My heart clenches at the memory of how she’d appeared on the battlefield even after I’d begged her to stay hidden. She’d risked her life to help us and nearly lost it in the process. “Stay with the feathertails—they’ll need all your protection if the wards fall—and report anything the second it feels off.”

If we’re too late, then gods help us all.

At the bend in the river, Andarna detaches and flies alongside us until the beats of her smaller wings can’t keep up, then dives toward the ice-crusted river beneath us.

“The Vale,” I remind her.

“I will be where I am needed,” she counters, banking left, leaving the trail of the river in favor of the snowcapped ridgeline that leads back behind the flight field and up into the Vale.

“That didn’t sound like she intends on listening,” I tell Tairn, watching her until she fades from view.

“I warned you what adolescents are like.” He tucks his wings and dives, leaving my stomach behind as we drop a thousand feet in altitude in a matter of breaths, then levels out once we’re only a hundred feet above the tall oak trees that line the river, approaching Basgiath from the south.

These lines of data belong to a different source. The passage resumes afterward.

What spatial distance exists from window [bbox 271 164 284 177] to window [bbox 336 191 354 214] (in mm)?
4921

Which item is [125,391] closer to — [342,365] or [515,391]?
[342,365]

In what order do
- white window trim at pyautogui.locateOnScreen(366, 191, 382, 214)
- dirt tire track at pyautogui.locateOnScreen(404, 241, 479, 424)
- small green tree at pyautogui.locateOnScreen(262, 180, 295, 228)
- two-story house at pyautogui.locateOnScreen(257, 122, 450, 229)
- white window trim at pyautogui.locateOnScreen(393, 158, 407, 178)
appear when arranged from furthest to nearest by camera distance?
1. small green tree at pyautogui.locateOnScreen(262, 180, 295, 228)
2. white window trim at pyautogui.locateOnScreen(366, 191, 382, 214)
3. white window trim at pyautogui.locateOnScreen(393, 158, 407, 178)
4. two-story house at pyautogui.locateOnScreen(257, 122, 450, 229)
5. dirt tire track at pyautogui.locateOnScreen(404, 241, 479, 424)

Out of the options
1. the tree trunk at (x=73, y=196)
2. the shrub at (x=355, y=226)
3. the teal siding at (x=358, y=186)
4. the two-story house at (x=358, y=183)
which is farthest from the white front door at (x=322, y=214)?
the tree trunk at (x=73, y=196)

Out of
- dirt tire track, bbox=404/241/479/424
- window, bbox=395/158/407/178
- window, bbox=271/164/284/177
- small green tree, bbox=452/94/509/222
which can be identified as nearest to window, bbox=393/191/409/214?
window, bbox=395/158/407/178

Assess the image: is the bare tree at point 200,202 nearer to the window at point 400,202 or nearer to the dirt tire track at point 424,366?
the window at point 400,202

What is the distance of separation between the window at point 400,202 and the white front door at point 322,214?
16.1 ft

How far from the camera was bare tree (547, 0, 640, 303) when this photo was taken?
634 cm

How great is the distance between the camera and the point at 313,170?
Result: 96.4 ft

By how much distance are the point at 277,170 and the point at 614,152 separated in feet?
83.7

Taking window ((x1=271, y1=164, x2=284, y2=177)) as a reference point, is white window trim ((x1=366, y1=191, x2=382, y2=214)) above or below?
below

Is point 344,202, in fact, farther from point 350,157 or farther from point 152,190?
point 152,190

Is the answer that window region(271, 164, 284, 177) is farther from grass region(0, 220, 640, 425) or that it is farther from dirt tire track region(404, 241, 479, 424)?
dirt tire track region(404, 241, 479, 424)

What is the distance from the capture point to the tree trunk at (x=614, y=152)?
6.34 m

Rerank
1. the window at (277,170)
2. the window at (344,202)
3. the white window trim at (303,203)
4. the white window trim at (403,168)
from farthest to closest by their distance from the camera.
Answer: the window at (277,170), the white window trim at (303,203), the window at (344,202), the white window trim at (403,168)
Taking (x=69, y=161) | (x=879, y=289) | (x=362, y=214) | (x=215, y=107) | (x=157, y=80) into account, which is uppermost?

Everything looks as it should in the dying evening light, identical to when we left six weeks ago, simply covered in a fresh coat of snow. I look over my shoulder to see half the riot—First, Second, and Third Wings—break off, heading toward the flight field.

As long as everyone sticks to the plan, the next quarter will land in the courtyard of the quadrant while the rest of us continue onto the main campus.

“Can you sense anything off?” I ask as the walls of the Riders Quadrant come into view. Only half the windows in the dormitory are lit from within. An ache settles in my chest. No matter what cruelty transpired here, there’s an enormous part of me that considers this place home.

It’s where I studied, where I climbed trees with Dain, and where my father taught me the wonder of the Archives. It’s where I fell in love with Xaden and learned just how much had been omitted from those very Archives.

“The wards are still up. We’ve made our presence known to the Empyrean, and I can definitely sense their displeasure, if that’s what you mean.” We cross over the courtyard, and Tail and Claw Sections peel off the formation with Devera in the lead, causing untold damage to the masonry as they land wherever they’ll fit along the walls. “But Greim is in residence, and she’s reaching out to her mate, who is at Samara to contact Codagh.”

“At what point will you and Sgaeyl be able to cover distances like that?” We pass the parapet in nothing more than a heartbeat, and then Tairn banks left.

“Years. Greim and Maise have been mated for many decades.” He races over the bell tower of the main college of Basgiath, then flares his wings and beats them backward, halting our momentum to the sound of alarmed cries from the watchmen in the four towers, shouting down their warnings.